▸ **Problem to work on**
Copy the part of the college affordability article starting at "Hillary Clinton, the" and ending at "income-driven repayment plans.".

▸ **Extract**
— Begin —

Donald Trump, the Republican nominee for president, on Thursday outlined his first specific idea on how to make colleges more affordable. He said that he would work with Congress to pressure institutions with large endowments to spend more on students — or to face a loss of their tax-exempt status.

A detailed plan was not released, but Trump said in a speech in Pennsylvania that college debt is having a devastating impact on many students and graduates. And he criticized the spending decisions of colleges and universities with "multi-billion dollar endowments."

According to a Washington Post account of the speech, he said that endowment spending should focus on students. "Instead these universities use the money to pay their administrators, to put donors’ names on their buildings, or just store the money, keep it and invest it. In fact, many universities spend more on private-equity fund managers than on tuition programs…. But they should be using the money on students, for tuition, for student life and for student housing. That’s what it’s supposed to be for.”

On student loans, he said: “The students are choking on those loans. They can’t pay them back. Before they start, they’re in trouble. And it’s something I hear more and more and it’s one of the things I hear more than anything else,”

Trump has suggested for weeks that he would be making proposals on college affordability.

Hillary Clinton, the Democratic nominee, has made college affordability a major part of her campaign and has been talking about it quite a bit on the campaign trail. Her proposal would make in-state public higher education free for students with family income of up to $125,000. She has also proposed a three-month moratorium for all federal student loan borrowers on repaying their debt, during which time borrowers would get help refinancing their loans or moving into income-driven repayment plans.

— End —

▸ **Collected material**

— Begin —

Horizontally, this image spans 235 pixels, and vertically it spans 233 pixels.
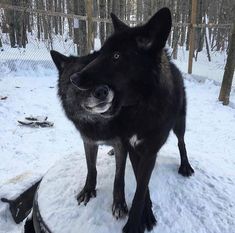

— End —

▸ **Exercise output**
Hillary Clinton, the Democratic nominee, has made college affordability a major part of her campaign and has been talking about it quite a bit on the campaign trail. Her proposal would make in-state public higher education free for students with family income of up to $125,000. She has also proposed a three-month moratorium for all federal student loan borrowers on repaying their debt, during which time borrowers would get help refinancing their loans or moving into income-driven repayment plans.